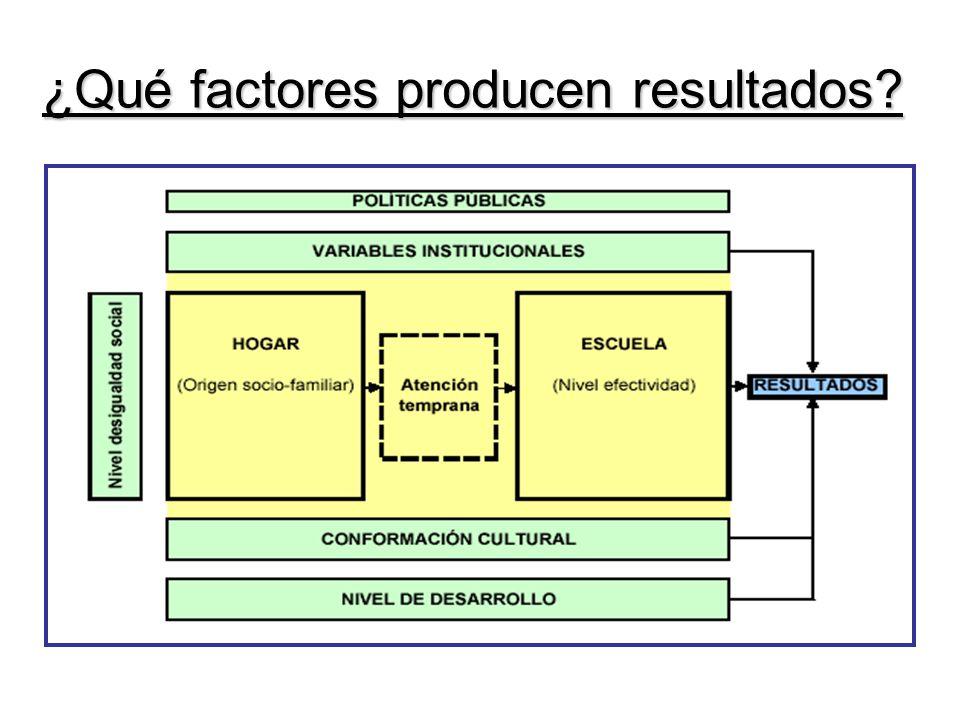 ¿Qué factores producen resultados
:::
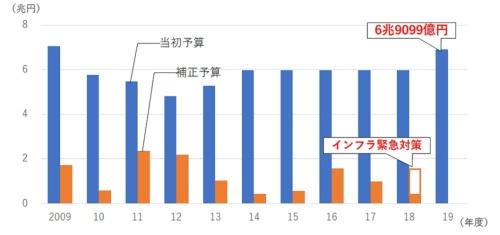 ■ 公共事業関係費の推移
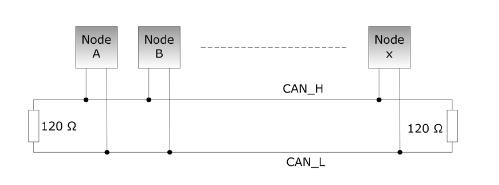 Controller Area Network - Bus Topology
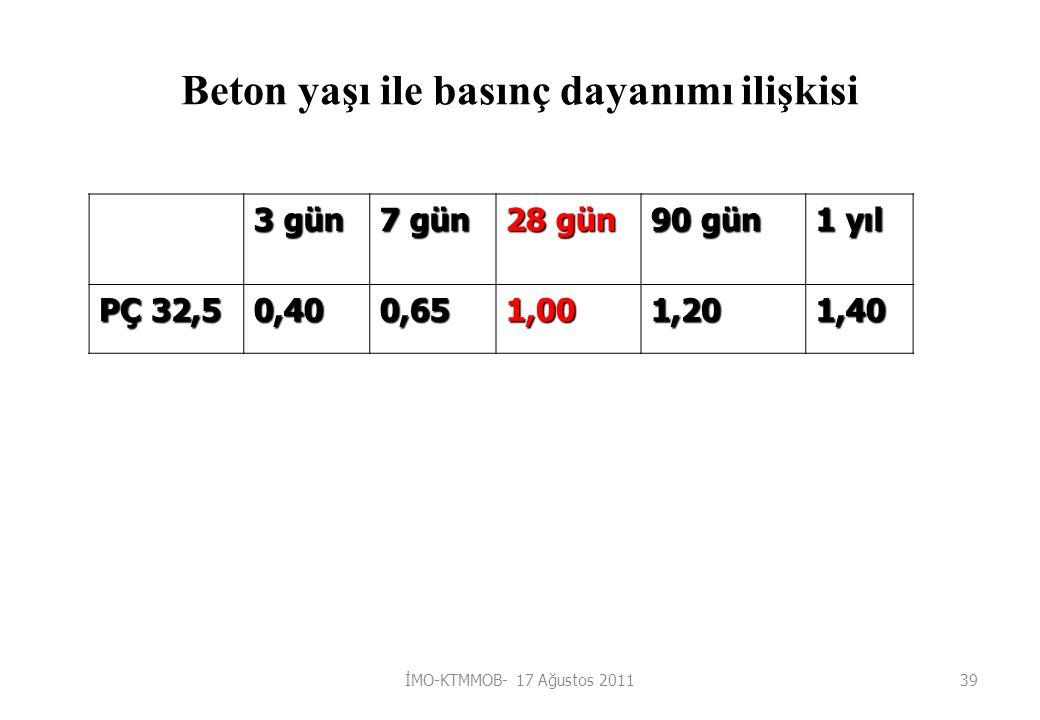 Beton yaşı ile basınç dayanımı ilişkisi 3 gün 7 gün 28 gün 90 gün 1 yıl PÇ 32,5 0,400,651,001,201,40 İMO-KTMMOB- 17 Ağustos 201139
:::
Your copy should hold only the lines above from the one containing "Controller Area Network - Bus Topology" through the one containing "Beton yaşı ile", exactly as written and free of pictures.

 Controller Area Network - Bus Topology
 Beton yaşı ile basınç dayanımı ilişkisi 3 gün 7 gün 28 gün 90 gün 1 yıl PÇ 32,5 0,400,651,001,201,40 İMO-KTMMOB- 17 Ağustos 201139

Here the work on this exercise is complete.